Ai partecipanti sono stati introdotti i principali parametri fisico-chimici dell'acqua di mare e la loro importanza per comprendere la qualità, il funzionamento e la condizione ecologica degli ecosistemi marini. La sessione ha riguardato parametri fisici quali temperatura, salinità, torbidità, conduttività, densità, trasparenza dell'acqua, onde, correnti e maree, nonché parametri chimici tra cui pH, ossigeno disciolto, anidride carbonica disciolta, alcalinità, nutrienti, materia organica e oligoelementi.

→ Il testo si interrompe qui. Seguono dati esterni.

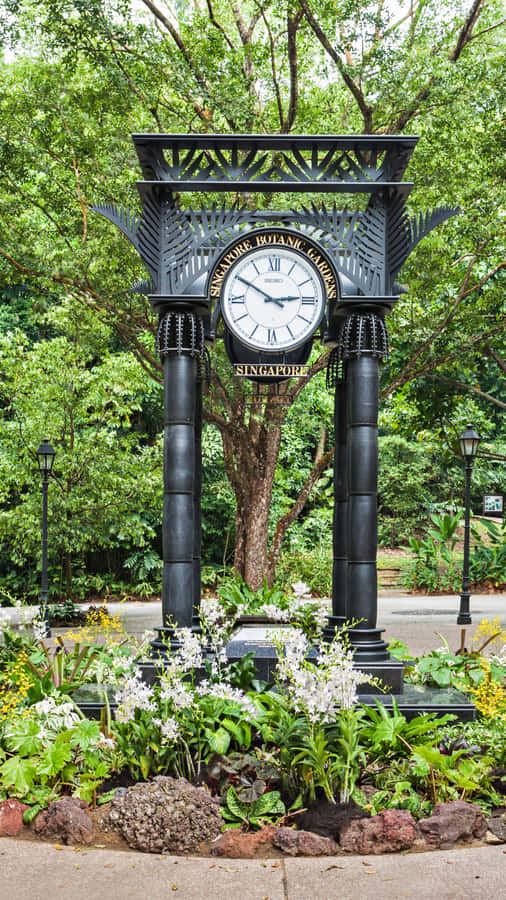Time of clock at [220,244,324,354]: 2:50
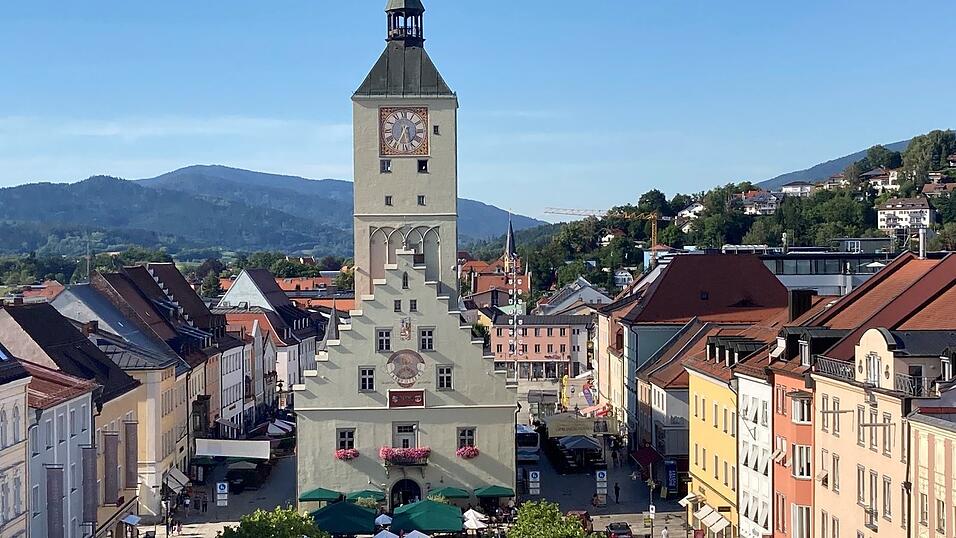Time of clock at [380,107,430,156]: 5:34
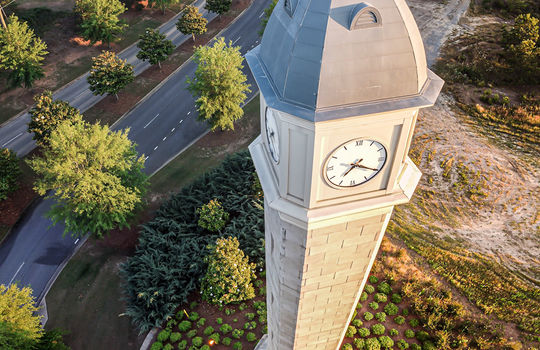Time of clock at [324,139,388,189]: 7:19
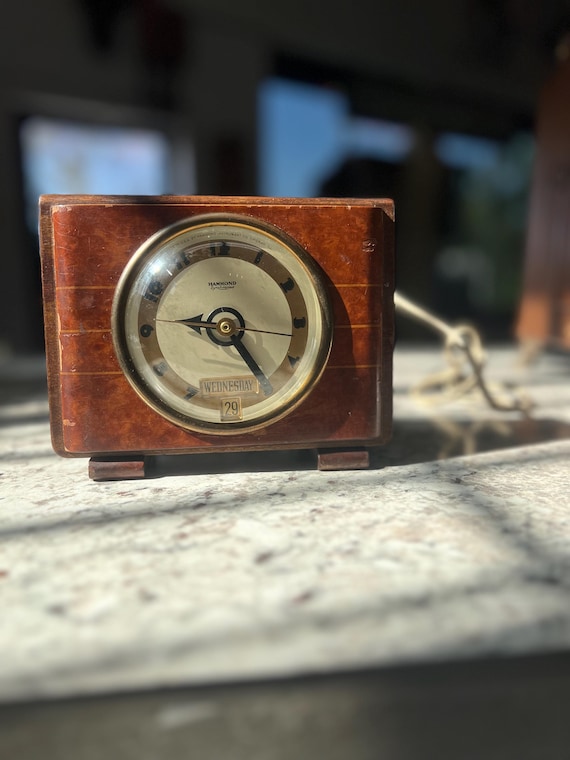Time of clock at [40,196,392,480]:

Particolare attenzione è stata data al ruolo dei nutrienti come nitrati e fosfati. I partecipanti hanno discusso di come i livelli di nutrienti supportano la produttività marina, ma possono anche causare eutrofizzazione se presenti in concentrazioni eccessive, in particolare a causa dello scarico delle acque reflue, del deflusso agricolo, degli effluenti industriali e delle attività di acquacoltura.
La conferenza ha inoltre affrontato i principali effetti dell’inquinamento dell’acqua marina e dei cambiamenti nella qualità dell’acqua, tra cui l’acidificazione degli oceani, la riduzione dell’ossigeno disciolto, l’aumento della torbidità, l’alterazione dei regimi di salinità e temperatura, l’accumulo di nutrienti, la proliferazione di alghe dannose, la perdita di habitat, il declino della biodiversità e l’interruzione delle catene alimentari marine.
Una parte pratica dell'attività ha previsto la visita ai laboratori dell'Istituto di Biologia Marina. I partecipanti hanno avuto l'opportunità di apprendere come vengono raccolti, elaborati e analizzati i campioni di acqua marina e il biota e come vengono utilizzati i dati di laboratorio per valutare le pressioni ambientali nei porti, nelle marine e nelle aree costiere.
La visita al laboratorio ha aiutato i partecipanti a collegare la conoscenza teorica con la pratica scientifica reale. Ha inoltre dimostrato l’importanza di un monitoraggio regolare, di dati affidabili e di competenze scientifiche per proteggere gli ecosistemi marini e sostenere il turismo marittimo sostenibile.
Attraverso questa attività, la Summer School ha evidenziato che le marine verdi e i porti di crociera non possono essere sviluppati senza una profonda comprensione della qualità dell’ambiente marino. Il monitoraggio dell’acqua di mare e del biota marino è essenziale per rilevare l’inquinamento, prevenire il degrado degli ecosistemi e sostenere la gestione responsabile delle aree costiere e portuali.
Combinando lezioni frontali, apprendimento in laboratorio ed esempi pratici dell’Istituto di Biologia Marina, il progetto SKILLS ha continuato a rafforzare l’istruzione transfrontaliera e a sviluppare competenze per un’economia blu dell’Adriatico meridionale più intelligente, più verde e più sostenibile.